Cl: I notice and admired the naturalistic trance and wondered if that is the way you are using trance work, more naturalistically, pacing the breathing, what you are observing.
Dick: Yes, and I don't
very often consciously do trance induction any more. I just know
that if I pace he is going to start going into trance and if it
doesn't happen, well....all right. No big deal. I don't need that
to complete my young life and if it happens....good... we will
take advantage of it. You just take what the universe gives you.
but you are quite right when you call it a naturalistic induction,
and I do it almost automatically because it seems to me that ......some
people think of trance as being a state of very high suggestibility
and that is an aspect of it. But there is another aspect of it
that is very important to me. Ahkter Ahsen calls it hypo-noeia.
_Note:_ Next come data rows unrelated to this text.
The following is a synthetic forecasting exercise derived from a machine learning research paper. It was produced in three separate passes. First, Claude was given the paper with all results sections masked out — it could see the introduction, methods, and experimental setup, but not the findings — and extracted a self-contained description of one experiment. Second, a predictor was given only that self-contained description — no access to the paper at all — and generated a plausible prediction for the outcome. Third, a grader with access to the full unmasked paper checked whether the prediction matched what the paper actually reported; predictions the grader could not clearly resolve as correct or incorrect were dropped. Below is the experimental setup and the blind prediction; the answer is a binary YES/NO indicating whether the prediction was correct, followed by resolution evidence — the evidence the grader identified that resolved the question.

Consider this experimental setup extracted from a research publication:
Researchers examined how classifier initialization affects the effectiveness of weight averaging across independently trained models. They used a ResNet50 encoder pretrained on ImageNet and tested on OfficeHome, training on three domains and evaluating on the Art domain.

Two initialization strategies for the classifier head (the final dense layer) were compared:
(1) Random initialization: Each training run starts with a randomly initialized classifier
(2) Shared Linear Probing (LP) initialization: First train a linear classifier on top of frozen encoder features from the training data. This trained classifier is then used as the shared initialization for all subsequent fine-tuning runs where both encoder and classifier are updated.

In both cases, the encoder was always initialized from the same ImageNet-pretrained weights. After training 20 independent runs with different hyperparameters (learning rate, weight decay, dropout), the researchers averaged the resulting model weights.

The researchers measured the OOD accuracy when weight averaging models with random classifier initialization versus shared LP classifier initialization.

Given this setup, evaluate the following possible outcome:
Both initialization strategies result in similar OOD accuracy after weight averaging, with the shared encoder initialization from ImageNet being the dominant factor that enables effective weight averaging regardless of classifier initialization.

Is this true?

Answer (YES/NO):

Hypo, under and noeia, knowing. the knowing underneath.
the knowing that goes on in the subconscious. And when you contact
that, that is what some people call trance, and Ahkter will get
mad if you tell him he does trance work. He doesn't do trance
work. But he constantly is putting people in touch with this hypo-noeia
state. And I like that, the under-knowing, rather than the idea
of the suggestibility. That in this state this person accesses
in myself. And of course Erickson said that, although Erickson
is coming from a different place than I come from, coming from
behaviorism. And before Erickson, Jung was saying it around the
turn of the century and the first part of the century that our
unconscious is our storehouse and to access it. And you access
it when you enter this state of under-knowing, which Ahkter talks
about. And it is a state of all of a sudden being in touch with
that stuff that most of the time you are out of touch with. And
then all kinds of strange things happen. They are strange in terms
of the left brain, but otherwise they are not strange at all.
You are a sharp observer. So who wants to work?